The Design of Approximation Algorithms 第二章习题

2025-02-14 41 min

Ex 2.1 $k$ -Suppliers

(a) Give a $3$ -approximation algorithm for the $k$ -supplier problem.

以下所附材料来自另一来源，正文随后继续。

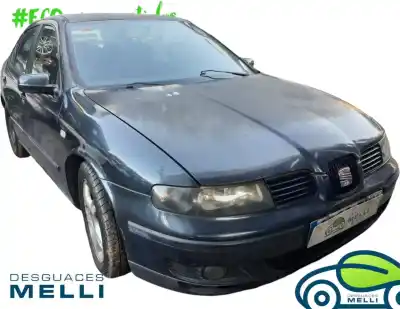 Утилизация автомобиля seat                                               toledo (1m2)                                                                                                                                                                                                                                               ahf/asv                                                                                                                                                                                                                                                    года 2001 питание asv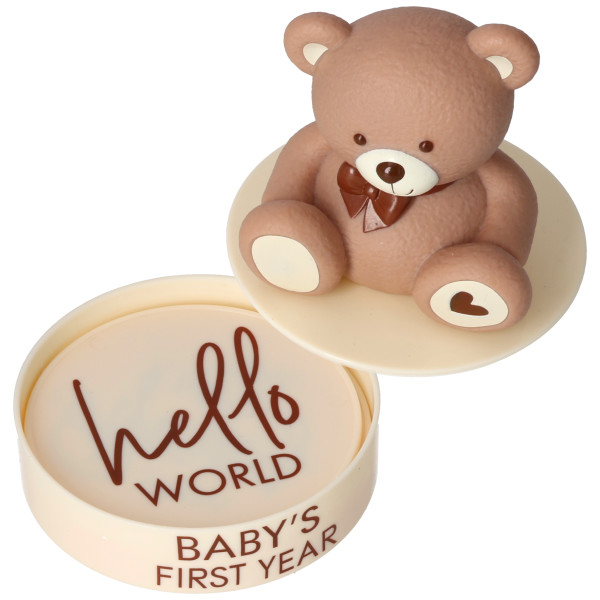 Beary First Year DecoSet®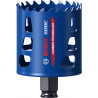 Scie trépan Power Change EXPERT Carbure Endurance Multimatériaux Ø60mm - BOSCH | 2 608 900 429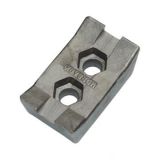 Customized Forged Iron Products with Machining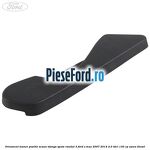 Ornament maner pozitie scaun stanga spate randul 3 Ford S-Max 2007-2014 2.0 TDCi 130 cp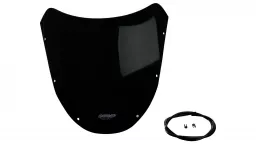 FZS 600 FAZER - Spoiler windshield "S" 1998-2001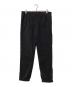 Patagonia（パタゴニア）の古着「バギーズパンツ/Baggies Pants」｜ブラック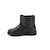 Boots enfant aldize Bordeaux+Marine+Noir 16 - vertbaudet enfant 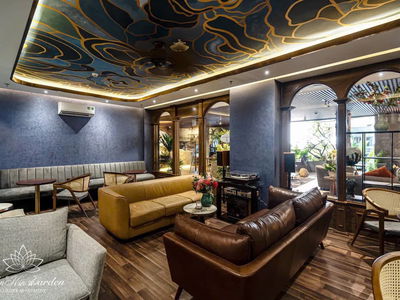 Жилье в Ho Chi Minh City, Vietnam Жилье в Ho Chi Minh City, Vietnam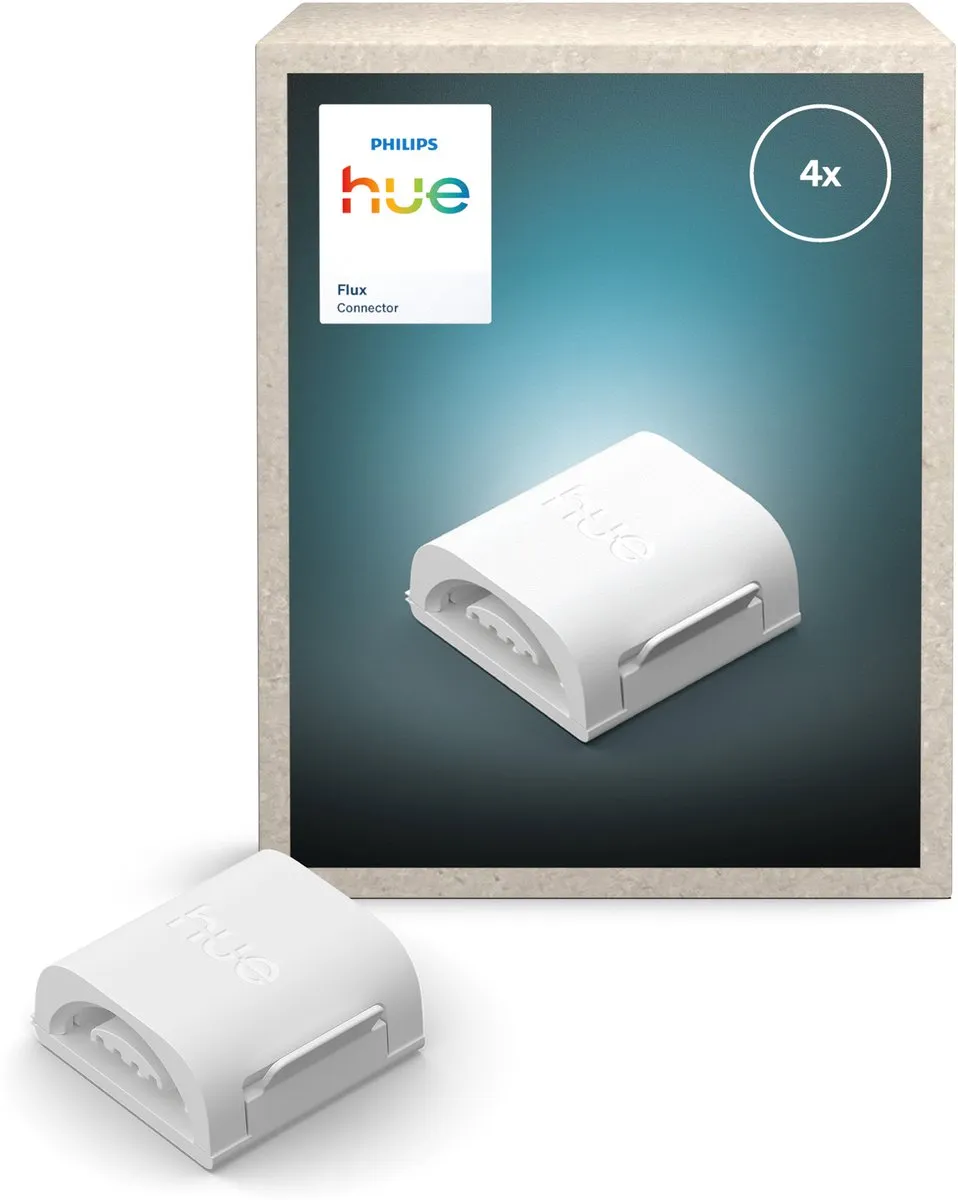 Philips Hue Flux Connector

设最优解为 $\mathrm{OPT}$ , 假设我们有一个 $3$ -approximation 的算法，它给出的 suppliers 集合为 $S$ , 最优解的集合为 $S^{\ast}$ , 考虑集合 $F$ , 只要 $S$ 中的点能用半径为 $2\mathrm{OPT}$ 的 ball 覆盖住 $S^{\ast}$ 中的点，那么类似于 $k$ -center problem 中的证明，所有的 customer 到最近的 $S$ 中的点的距离不会超过它先到最近的 $S^{\ast}$ 中的点 $s^{\ast}$ 再到能包含 $s^{\ast}$ 的 $S$ 中的点 $s$ , 即 $\forall ~j \in D, d(j,S) \leq d(j, S^{\ast})+2\mathrm{OPT} \leq 3\mathrm{OPT}$ .

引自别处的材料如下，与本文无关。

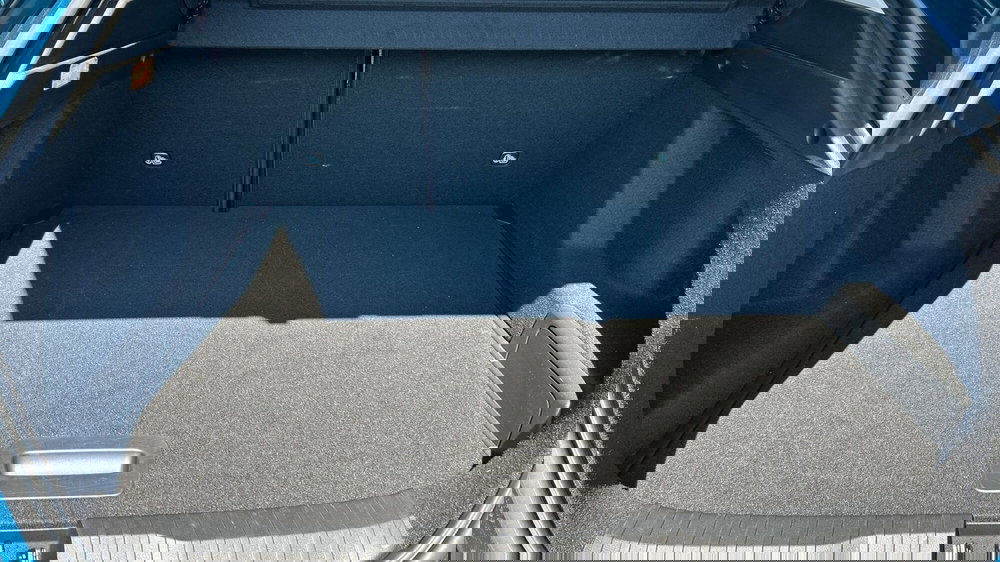 Renault Arkana usata a Parma (18)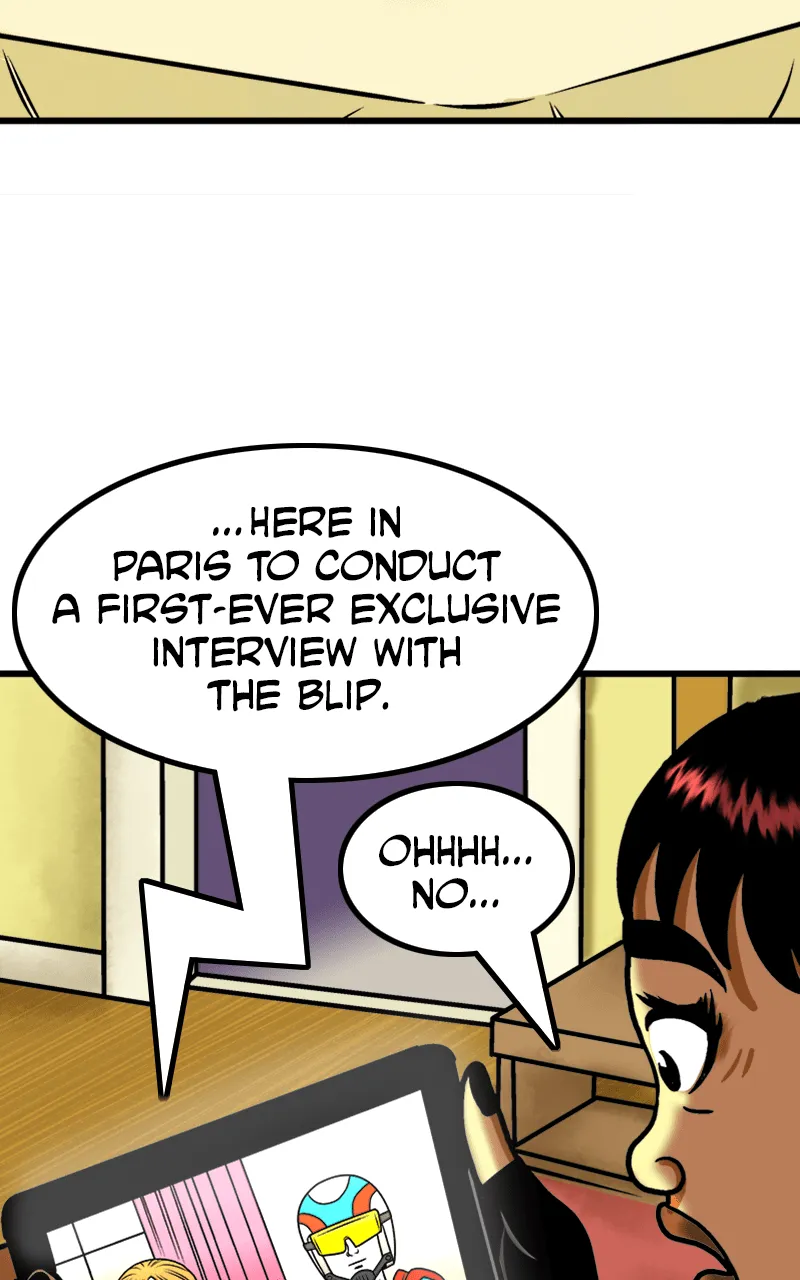 Traveler Chapter 16 page 12 -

显然 $F$ 内部若能用半径为 $2\mathrm{OPT}$ 的 ball 覆盖除 $S$ 以外的所有点就必然能覆盖 $S^{\ast}$ , 这可以用 $2$ -approximation 的 $k$ -center algorithm 解决。

(b) Prove that there is no $\alpha$ -approximation algorithm for $\alpha<3$ unless $\mathrm{P=NP}$ .

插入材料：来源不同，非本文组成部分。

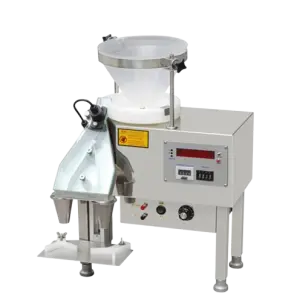 YL-2A Capsule Counting Machine Tablet Counter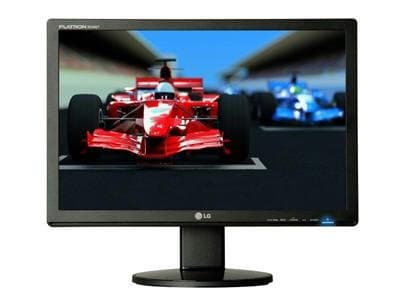 LG W1942TQ-BF - Monitor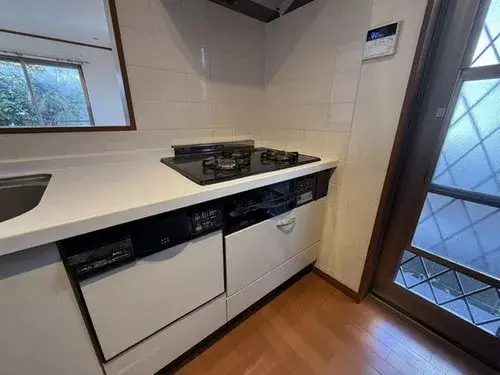 Propriété 4LDK
Ville de Fujisawa, Préfecture de Kanagawa (13)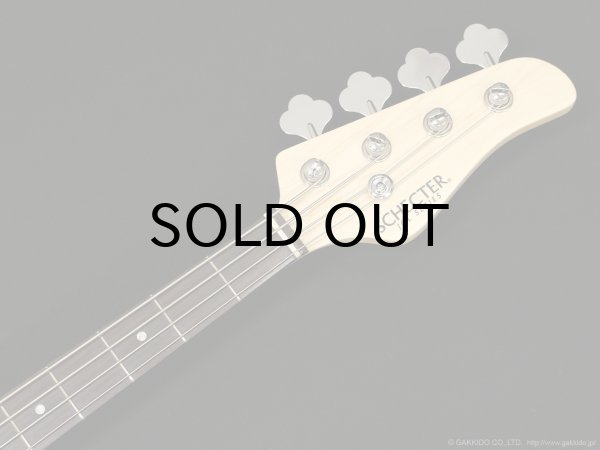 画像6: Schecter OL-TB/BSC/R Telecaster Bass (6)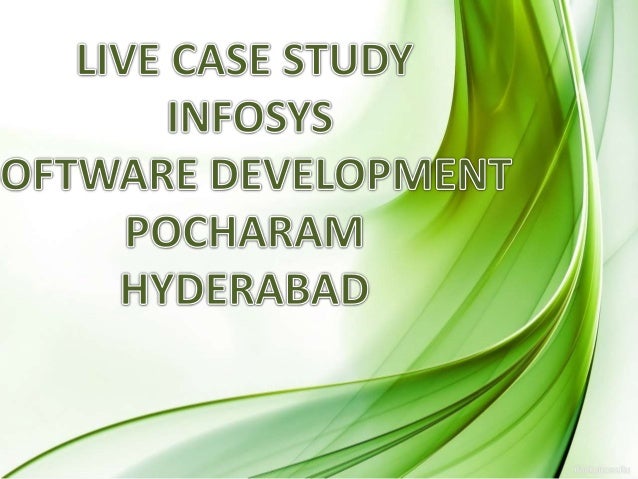 Infosys mysore green building case study image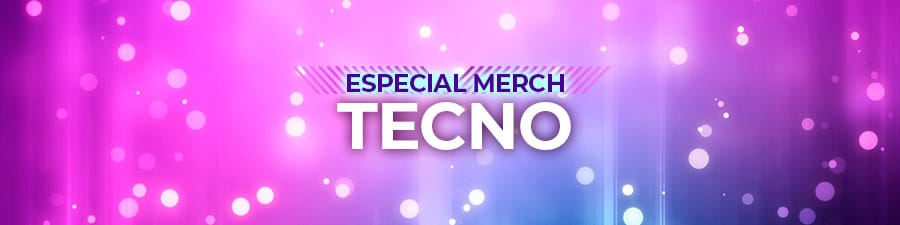 Merch Tecno Blog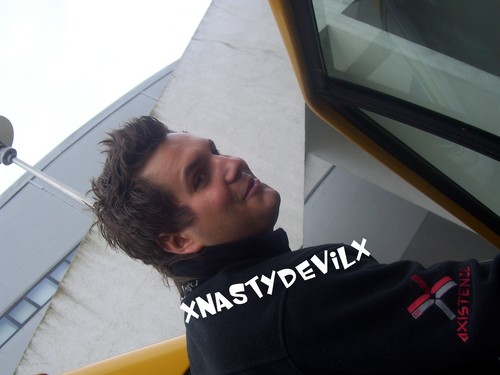 Wpis xnastydevilx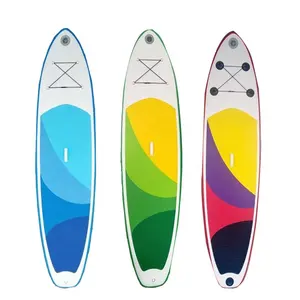 Durable and Light weight Made In China Surfboard Stand Up Paddle Fishing Sup board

对于任意的 $F$ 及其对应的 $d_{ij}$ 组成的子图，我们总能构造出 $D$ 和 $d_{i'j'}$ 使得其内部任意 $k$ 个点的集合可以成为最优解 $S^{\ast}$ , 若能找到一个 $\alpha$ -approximation algorithm 满足 $1 \leq \alpha < 3$ , 那么该算法找出的 $S$ 必然能用半径 $\alpha-1$ 的 ball 覆盖住 $F$ 中的所有点，于是我们用该算法求解 $k$ -center 问题，从而给出一个 $\beta$ -approximation algorithm for $k$ -center problem. 而根据书中 Theorem 2.4, 这说明了 $\mathrm{P=NP}$ .

Ex 2.2 Proof of Lemma 2.8

见 Scheduling Jobs on Identical Parallel Machines.

Ex 2.3 List Scheduling with Precedence Constraints

显然所有的 jobs with precedence constraints 会得到一个 DAG，其中每个点的点权为 $p_{i}$ , 记从入度为 0 的点到出度为 0 的点且拥有最大点权和的路径为 $A$ , 那么一定有最优解 $C_{\max}^{\ast} \geq p(A)$ , 其中 $p(A)$ 表示路径 $A$ 的点权和。而对于位于 $A$ 上的 jobs，list scheduling 算法给出的 schedule 中上一个 job $i$ 的结束时间到下一个 job $j$ 的开始时间如果存有空档，那么这个空档时期所有的 machines 都在工作，否则一定可以提早处理 job $j$ , 记 list scheduling 算法得到的解为 $C_{\max}$ , 那么一定会有 $C_{\max} \leq p(A)+\sum_{i=1}^{n}p_{i} / m$ , 显然最优解 $C_{\max}^{\ast} \geq \sum_{i=1}^{n}p_{i} / m$ , 于是 $C_{\max} \leq 2C_{\max}^{\ast}$ , 因此 list scheduling 是 2-approximation algorithm.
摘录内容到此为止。